* _The records_:
====

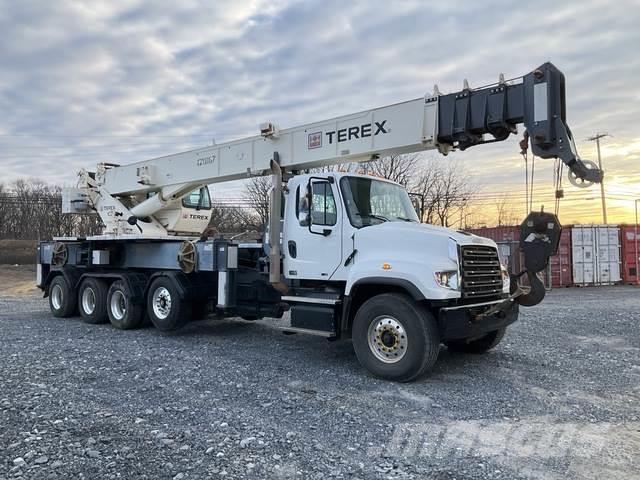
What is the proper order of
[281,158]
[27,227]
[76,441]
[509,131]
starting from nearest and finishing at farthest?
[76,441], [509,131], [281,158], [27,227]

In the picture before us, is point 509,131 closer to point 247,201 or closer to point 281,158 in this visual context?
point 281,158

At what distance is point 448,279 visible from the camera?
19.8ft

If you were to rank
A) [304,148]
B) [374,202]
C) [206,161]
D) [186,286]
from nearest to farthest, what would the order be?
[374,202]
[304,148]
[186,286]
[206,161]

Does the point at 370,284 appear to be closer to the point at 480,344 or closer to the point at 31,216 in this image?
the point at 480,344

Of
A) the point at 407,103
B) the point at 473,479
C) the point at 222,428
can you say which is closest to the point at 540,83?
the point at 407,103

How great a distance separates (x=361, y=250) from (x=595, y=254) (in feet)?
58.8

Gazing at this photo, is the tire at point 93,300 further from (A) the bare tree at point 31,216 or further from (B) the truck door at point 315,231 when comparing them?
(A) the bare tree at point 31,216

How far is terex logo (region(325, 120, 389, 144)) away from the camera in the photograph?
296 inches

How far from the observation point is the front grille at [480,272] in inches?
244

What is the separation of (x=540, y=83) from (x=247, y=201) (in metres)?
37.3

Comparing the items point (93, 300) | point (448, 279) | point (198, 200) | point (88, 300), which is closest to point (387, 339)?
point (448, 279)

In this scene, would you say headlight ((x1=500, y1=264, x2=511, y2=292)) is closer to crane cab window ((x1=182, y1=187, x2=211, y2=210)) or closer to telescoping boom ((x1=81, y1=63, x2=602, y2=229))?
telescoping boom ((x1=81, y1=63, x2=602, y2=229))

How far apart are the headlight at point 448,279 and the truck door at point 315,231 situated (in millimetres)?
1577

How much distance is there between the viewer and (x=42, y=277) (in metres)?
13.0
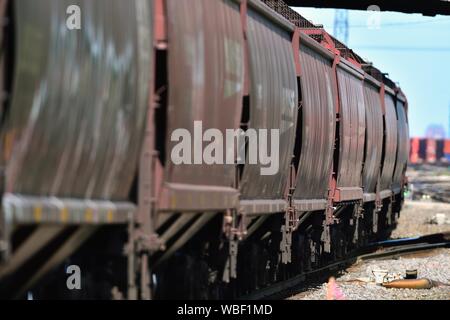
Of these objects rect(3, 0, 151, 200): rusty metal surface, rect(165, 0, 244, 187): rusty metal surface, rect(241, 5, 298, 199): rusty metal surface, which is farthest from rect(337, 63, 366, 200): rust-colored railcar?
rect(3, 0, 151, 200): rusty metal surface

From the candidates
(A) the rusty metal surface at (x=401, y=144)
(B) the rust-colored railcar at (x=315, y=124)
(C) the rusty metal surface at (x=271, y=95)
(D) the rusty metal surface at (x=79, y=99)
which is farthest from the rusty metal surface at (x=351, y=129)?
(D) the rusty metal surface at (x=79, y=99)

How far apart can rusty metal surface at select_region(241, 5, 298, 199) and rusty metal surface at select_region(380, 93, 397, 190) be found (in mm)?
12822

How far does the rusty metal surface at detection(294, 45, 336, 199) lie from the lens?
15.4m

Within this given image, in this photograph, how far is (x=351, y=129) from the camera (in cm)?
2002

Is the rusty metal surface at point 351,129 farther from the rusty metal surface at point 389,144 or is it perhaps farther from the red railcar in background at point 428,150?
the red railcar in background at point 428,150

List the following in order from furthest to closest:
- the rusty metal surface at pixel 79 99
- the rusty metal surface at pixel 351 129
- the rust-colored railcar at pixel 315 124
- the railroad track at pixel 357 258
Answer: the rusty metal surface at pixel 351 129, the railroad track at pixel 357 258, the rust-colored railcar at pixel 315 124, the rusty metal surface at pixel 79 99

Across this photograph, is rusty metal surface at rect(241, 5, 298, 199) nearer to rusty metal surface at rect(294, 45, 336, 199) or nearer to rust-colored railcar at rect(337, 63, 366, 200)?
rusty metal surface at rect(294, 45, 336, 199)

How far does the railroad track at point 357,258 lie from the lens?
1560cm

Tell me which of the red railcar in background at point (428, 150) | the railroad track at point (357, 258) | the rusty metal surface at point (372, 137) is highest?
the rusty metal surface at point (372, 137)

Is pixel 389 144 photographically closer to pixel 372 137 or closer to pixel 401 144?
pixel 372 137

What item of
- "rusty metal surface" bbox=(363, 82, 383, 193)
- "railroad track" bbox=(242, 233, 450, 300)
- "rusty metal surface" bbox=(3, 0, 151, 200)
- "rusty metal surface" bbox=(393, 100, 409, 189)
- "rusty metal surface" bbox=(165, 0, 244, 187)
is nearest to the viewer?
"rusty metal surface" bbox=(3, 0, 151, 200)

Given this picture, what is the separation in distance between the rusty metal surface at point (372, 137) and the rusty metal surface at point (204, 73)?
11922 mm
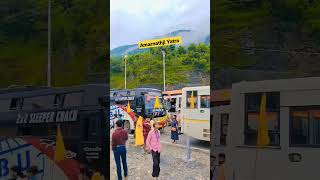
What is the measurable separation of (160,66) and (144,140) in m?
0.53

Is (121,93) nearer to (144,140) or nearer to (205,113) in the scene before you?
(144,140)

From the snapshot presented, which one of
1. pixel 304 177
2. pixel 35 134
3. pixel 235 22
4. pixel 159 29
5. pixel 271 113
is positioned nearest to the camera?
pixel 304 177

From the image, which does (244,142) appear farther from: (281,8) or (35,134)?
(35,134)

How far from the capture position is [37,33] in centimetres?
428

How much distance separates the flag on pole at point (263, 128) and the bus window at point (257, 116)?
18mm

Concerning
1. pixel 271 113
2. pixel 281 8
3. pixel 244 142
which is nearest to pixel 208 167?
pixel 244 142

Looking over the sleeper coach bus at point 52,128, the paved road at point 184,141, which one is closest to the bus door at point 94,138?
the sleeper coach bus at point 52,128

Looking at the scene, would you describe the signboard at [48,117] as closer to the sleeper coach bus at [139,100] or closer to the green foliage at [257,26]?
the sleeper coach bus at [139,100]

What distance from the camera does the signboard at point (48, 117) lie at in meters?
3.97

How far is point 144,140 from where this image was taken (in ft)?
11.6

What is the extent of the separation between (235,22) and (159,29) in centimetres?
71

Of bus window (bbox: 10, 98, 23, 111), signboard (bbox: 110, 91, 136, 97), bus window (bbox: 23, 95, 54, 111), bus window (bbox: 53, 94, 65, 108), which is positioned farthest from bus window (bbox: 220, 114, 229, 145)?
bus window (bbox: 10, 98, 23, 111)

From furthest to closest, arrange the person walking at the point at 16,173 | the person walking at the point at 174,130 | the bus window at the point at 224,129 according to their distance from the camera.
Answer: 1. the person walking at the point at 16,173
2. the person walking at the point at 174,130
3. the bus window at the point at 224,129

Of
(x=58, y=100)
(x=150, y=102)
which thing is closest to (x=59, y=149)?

====

Return exactly, and only, the line containing "What is the extent" and every line after it through the end of the material.

What is the extent of the separation between (235,22) and (159,29) in centimetres?
71

Of bus window (bbox: 10, 98, 23, 111), signboard (bbox: 110, 91, 136, 97), bus window (bbox: 23, 95, 54, 111), bus window (bbox: 53, 94, 65, 108), which is positioned farthest from bus window (bbox: 220, 114, 229, 145)?
bus window (bbox: 10, 98, 23, 111)

From furthest to closest, arrange the person walking at the point at 16,173 | the person walking at the point at 174,130 | the bus window at the point at 224,129 according to their distance from the camera.
Answer: 1. the person walking at the point at 16,173
2. the person walking at the point at 174,130
3. the bus window at the point at 224,129

Of
(x=58, y=100)
(x=150, y=102)
which thing is closest to (x=59, y=149)?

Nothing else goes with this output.